Spatial questions about pictures:
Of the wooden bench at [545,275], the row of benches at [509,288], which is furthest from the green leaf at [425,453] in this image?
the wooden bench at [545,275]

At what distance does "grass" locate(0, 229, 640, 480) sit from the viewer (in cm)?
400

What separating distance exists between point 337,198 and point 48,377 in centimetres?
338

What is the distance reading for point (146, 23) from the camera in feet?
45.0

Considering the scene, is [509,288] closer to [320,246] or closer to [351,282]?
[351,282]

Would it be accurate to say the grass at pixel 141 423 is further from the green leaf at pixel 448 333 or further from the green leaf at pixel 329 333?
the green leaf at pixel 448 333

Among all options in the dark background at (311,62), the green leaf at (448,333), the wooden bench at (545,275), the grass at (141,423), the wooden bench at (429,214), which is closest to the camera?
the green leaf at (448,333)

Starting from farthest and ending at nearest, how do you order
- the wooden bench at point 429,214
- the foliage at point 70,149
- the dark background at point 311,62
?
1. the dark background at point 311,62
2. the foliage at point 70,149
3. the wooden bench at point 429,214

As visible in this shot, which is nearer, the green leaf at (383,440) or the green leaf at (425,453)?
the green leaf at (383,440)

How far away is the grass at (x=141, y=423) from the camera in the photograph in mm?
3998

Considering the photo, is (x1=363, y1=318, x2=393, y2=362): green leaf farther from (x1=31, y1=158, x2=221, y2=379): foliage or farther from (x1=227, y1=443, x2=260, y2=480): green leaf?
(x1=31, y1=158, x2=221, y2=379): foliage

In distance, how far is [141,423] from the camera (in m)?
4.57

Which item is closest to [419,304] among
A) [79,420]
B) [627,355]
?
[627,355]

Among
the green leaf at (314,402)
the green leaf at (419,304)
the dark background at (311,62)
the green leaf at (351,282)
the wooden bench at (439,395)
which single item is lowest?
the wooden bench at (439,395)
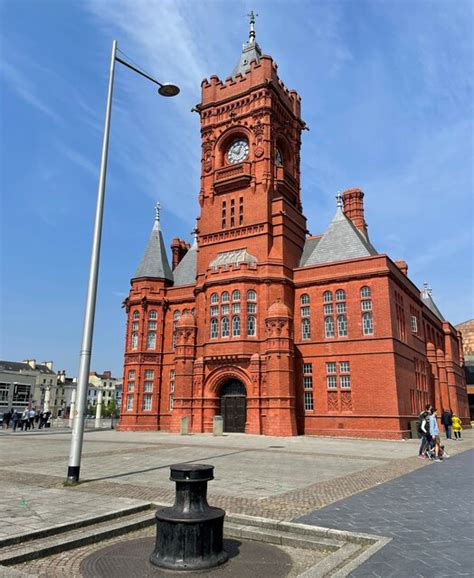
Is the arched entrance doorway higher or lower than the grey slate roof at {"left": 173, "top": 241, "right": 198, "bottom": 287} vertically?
lower

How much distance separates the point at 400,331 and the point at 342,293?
17.5 feet

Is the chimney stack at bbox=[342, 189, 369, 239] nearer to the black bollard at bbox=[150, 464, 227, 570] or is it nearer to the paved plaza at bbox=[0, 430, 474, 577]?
the paved plaza at bbox=[0, 430, 474, 577]

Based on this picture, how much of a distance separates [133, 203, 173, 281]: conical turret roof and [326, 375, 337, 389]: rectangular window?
62.0 ft

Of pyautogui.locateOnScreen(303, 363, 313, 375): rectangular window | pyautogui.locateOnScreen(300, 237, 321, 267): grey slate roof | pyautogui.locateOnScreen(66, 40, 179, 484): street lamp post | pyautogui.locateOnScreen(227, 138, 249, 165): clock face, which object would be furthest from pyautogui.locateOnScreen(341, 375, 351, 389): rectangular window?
pyautogui.locateOnScreen(66, 40, 179, 484): street lamp post

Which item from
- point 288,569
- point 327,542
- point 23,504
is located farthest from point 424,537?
point 23,504

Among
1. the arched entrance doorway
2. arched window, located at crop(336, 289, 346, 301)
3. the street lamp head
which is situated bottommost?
the arched entrance doorway

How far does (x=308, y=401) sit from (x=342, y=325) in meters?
6.12

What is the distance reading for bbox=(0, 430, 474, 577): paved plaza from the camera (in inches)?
247

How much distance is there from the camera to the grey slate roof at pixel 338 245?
35094 millimetres

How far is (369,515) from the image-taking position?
7750mm

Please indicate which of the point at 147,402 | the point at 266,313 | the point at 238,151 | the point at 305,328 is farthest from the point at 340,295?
the point at 147,402

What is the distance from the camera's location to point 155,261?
44.5 m

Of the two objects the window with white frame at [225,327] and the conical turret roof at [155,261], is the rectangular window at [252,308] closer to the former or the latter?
the window with white frame at [225,327]

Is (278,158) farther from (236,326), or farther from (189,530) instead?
(189,530)
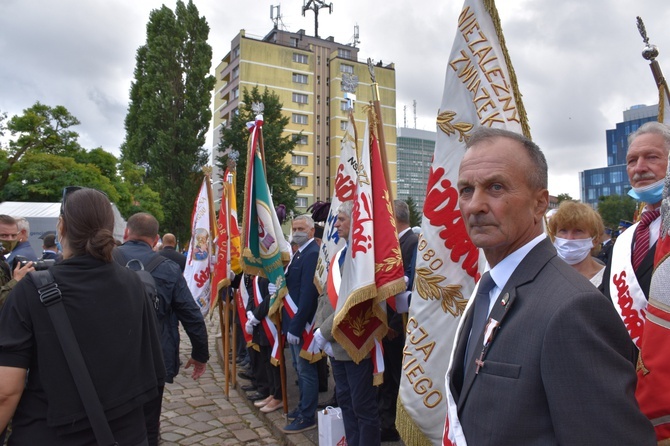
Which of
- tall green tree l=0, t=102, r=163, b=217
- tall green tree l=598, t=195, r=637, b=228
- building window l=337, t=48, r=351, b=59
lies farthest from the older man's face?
building window l=337, t=48, r=351, b=59

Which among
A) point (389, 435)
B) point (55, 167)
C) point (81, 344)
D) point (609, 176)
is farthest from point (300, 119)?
point (609, 176)

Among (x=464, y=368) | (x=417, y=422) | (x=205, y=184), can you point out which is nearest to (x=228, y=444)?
(x=417, y=422)

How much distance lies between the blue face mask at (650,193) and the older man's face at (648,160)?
20 mm

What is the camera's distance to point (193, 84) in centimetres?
3322

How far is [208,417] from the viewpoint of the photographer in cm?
573

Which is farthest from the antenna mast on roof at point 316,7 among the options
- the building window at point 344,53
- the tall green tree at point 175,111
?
the tall green tree at point 175,111

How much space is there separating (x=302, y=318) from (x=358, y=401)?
1.42 metres

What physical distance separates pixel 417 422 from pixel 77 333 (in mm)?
1809

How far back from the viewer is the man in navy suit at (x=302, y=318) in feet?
16.5

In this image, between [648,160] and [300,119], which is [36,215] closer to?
[648,160]

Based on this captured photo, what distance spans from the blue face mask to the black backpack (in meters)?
3.09

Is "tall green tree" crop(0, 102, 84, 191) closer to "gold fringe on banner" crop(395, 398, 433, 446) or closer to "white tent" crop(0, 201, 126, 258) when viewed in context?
"white tent" crop(0, 201, 126, 258)

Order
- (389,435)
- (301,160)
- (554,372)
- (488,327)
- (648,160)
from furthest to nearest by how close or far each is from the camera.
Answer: (301,160)
(389,435)
(648,160)
(488,327)
(554,372)

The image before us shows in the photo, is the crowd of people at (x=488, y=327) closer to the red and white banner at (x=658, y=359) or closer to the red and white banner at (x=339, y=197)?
the red and white banner at (x=658, y=359)
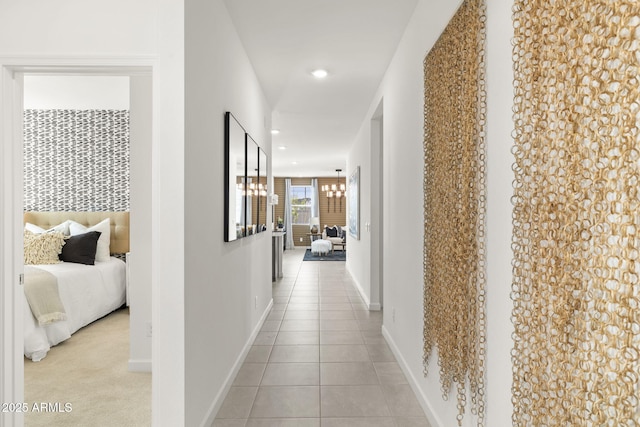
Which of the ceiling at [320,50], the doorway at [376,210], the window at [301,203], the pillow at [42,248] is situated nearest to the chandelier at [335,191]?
the window at [301,203]

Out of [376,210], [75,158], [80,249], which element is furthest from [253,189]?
[75,158]

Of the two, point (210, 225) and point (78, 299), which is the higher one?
point (210, 225)

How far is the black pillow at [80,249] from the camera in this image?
438cm

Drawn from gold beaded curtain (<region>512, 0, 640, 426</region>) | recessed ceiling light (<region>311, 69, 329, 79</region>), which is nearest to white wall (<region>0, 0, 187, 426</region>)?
gold beaded curtain (<region>512, 0, 640, 426</region>)

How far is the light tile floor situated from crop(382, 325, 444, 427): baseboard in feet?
0.13

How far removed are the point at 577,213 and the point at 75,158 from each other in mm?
5826

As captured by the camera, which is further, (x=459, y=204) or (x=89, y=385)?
(x=89, y=385)

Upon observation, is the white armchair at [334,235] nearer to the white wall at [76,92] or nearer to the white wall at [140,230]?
the white wall at [76,92]

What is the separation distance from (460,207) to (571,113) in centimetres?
74

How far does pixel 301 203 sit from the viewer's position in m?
14.0

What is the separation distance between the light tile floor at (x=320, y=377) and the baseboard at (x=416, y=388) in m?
0.04

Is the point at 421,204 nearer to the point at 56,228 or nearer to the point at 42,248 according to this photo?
the point at 42,248

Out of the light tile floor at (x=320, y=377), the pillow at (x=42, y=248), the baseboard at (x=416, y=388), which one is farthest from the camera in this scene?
the pillow at (x=42, y=248)

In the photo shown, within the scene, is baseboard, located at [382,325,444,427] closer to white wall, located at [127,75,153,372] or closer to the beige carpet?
the beige carpet
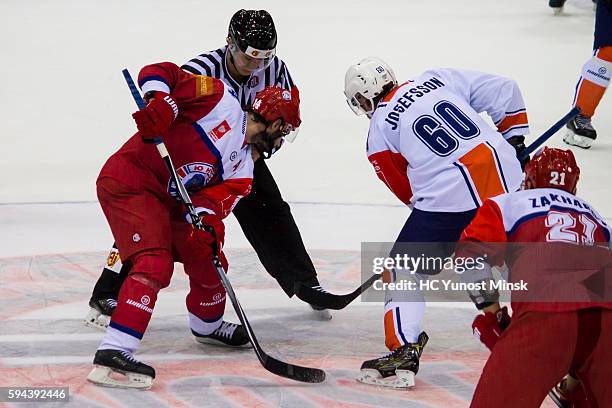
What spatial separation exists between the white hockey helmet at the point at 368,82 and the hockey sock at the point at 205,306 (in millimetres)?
820

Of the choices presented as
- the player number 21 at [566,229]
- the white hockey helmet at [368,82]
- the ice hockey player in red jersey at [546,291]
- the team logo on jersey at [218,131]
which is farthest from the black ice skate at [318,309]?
the player number 21 at [566,229]

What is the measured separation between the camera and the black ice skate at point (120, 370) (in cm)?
352

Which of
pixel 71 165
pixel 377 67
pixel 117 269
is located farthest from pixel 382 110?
pixel 71 165

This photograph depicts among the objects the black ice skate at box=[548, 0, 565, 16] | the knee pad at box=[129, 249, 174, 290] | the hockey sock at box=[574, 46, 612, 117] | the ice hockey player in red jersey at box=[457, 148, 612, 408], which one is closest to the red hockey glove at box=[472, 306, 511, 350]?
the ice hockey player in red jersey at box=[457, 148, 612, 408]

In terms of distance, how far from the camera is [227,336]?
4.03 metres

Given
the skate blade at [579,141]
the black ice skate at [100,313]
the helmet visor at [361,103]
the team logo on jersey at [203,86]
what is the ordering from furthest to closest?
the skate blade at [579,141] → the black ice skate at [100,313] → the helmet visor at [361,103] → the team logo on jersey at [203,86]

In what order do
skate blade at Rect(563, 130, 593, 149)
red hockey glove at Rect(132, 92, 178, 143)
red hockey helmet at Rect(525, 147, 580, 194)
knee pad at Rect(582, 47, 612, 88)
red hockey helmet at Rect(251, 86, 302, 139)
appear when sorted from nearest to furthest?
red hockey helmet at Rect(525, 147, 580, 194) → red hockey glove at Rect(132, 92, 178, 143) → red hockey helmet at Rect(251, 86, 302, 139) → knee pad at Rect(582, 47, 612, 88) → skate blade at Rect(563, 130, 593, 149)

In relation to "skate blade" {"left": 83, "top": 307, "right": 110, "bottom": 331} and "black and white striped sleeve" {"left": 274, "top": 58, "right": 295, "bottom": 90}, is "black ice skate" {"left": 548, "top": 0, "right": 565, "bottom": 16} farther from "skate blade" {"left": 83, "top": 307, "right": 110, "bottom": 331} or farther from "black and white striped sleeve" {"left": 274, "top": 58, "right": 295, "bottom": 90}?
"skate blade" {"left": 83, "top": 307, "right": 110, "bottom": 331}

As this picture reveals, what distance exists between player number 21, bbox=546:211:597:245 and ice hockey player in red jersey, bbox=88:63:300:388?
Answer: 4.19ft

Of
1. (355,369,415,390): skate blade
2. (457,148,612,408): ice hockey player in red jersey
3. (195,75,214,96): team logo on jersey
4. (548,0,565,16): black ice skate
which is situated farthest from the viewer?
(548,0,565,16): black ice skate

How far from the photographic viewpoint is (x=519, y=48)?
8.59 metres

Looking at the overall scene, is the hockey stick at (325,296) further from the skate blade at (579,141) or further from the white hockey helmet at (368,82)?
the skate blade at (579,141)

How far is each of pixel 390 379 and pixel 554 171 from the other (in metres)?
1.07

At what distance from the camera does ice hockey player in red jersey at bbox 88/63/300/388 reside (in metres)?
3.53
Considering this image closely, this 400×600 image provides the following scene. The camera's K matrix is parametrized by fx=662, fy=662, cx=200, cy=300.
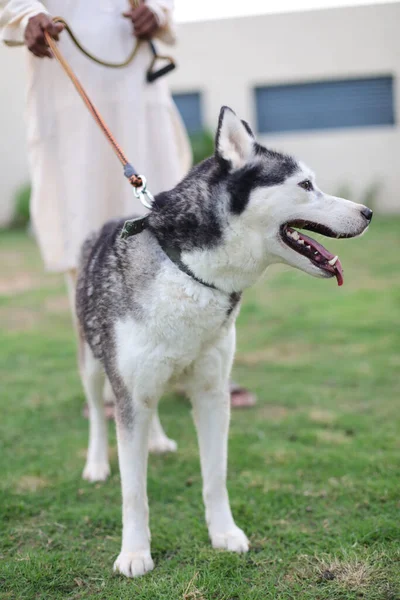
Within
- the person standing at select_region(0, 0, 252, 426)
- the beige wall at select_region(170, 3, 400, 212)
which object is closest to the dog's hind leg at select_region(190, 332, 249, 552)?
the person standing at select_region(0, 0, 252, 426)

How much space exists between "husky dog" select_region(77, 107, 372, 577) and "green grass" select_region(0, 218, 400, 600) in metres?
0.21

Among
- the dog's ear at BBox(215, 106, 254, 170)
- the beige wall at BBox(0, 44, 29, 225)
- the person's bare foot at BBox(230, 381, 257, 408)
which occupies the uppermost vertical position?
the dog's ear at BBox(215, 106, 254, 170)

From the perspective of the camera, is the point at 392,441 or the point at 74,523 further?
the point at 392,441

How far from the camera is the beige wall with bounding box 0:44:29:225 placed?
16469mm

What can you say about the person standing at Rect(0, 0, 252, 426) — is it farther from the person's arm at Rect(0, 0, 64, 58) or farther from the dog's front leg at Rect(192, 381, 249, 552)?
the dog's front leg at Rect(192, 381, 249, 552)

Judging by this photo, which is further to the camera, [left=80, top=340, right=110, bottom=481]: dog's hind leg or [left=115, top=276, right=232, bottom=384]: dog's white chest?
[left=80, top=340, right=110, bottom=481]: dog's hind leg

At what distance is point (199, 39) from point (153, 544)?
50.9 feet

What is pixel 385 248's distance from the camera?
36.6 feet

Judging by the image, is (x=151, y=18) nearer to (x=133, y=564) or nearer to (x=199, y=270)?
(x=199, y=270)

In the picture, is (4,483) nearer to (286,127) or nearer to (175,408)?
(175,408)

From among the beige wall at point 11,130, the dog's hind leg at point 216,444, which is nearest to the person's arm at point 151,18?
the dog's hind leg at point 216,444

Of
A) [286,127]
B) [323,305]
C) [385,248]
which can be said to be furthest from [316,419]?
[286,127]

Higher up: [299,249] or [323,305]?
[299,249]

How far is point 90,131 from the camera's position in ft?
12.3
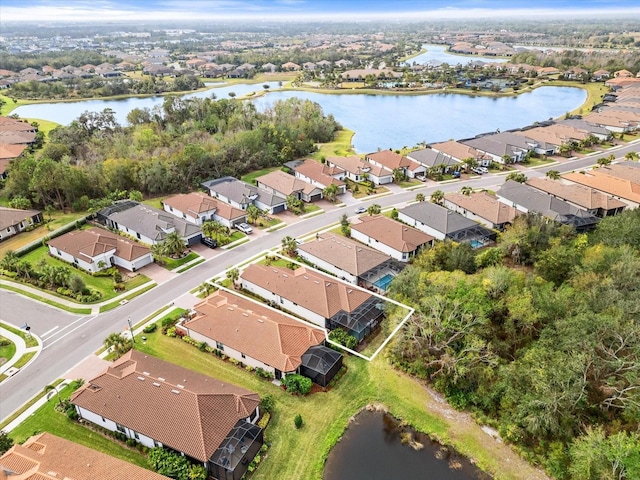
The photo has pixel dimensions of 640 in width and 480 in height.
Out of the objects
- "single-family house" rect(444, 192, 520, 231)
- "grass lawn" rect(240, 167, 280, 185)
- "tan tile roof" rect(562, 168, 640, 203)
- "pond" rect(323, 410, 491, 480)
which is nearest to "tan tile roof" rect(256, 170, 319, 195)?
"grass lawn" rect(240, 167, 280, 185)

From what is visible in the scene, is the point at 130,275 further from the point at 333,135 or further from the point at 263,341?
the point at 333,135

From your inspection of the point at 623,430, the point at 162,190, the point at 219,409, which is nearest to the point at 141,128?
the point at 162,190

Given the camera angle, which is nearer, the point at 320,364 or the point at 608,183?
the point at 320,364

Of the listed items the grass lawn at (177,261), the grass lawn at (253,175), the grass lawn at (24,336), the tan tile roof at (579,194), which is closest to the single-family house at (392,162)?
the grass lawn at (253,175)

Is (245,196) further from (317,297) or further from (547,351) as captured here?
(547,351)

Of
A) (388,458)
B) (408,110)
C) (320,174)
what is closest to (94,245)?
(320,174)

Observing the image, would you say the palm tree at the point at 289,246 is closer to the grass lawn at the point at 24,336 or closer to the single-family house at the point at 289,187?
the single-family house at the point at 289,187
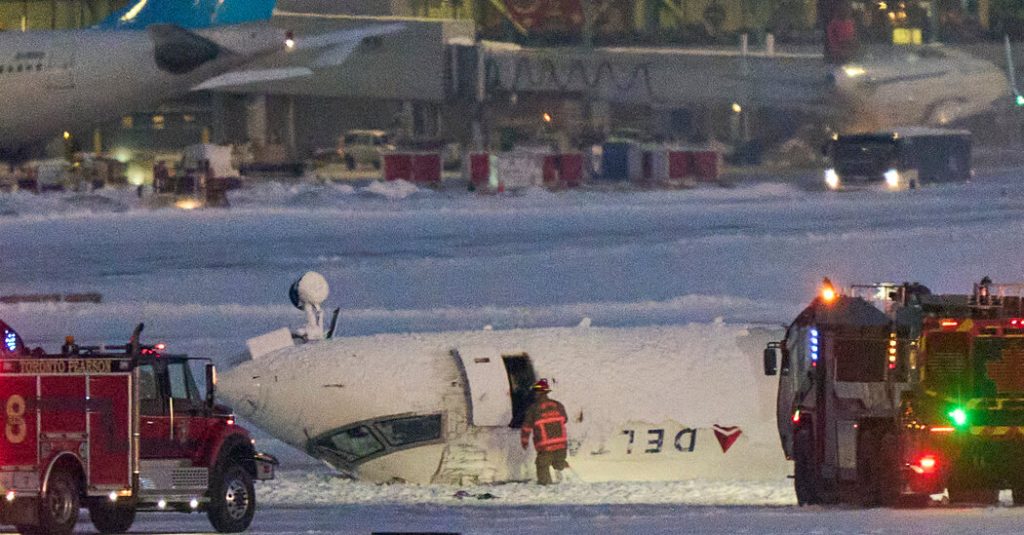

_WHAT THE TASK ASKS_
Identify every row above that contains the word "knee", and copy each of those rows in full.

_RESULT OF THE TASK_
This photograph depicts among the objects the black ice skate at box=[548, 0, 565, 16] | the knee pad at box=[129, 249, 174, 290] | the hockey sock at box=[574, 46, 612, 117] | the ice hockey player in red jersey at box=[457, 148, 612, 408], which one is closest to the red hockey glove at box=[472, 306, 511, 350]?
knee pad at Rect(582, 47, 612, 88)
red hockey helmet at Rect(525, 147, 580, 194) → red hockey glove at Rect(132, 92, 178, 143) → red hockey helmet at Rect(251, 86, 302, 139) → knee pad at Rect(582, 47, 612, 88) → skate blade at Rect(563, 130, 593, 149)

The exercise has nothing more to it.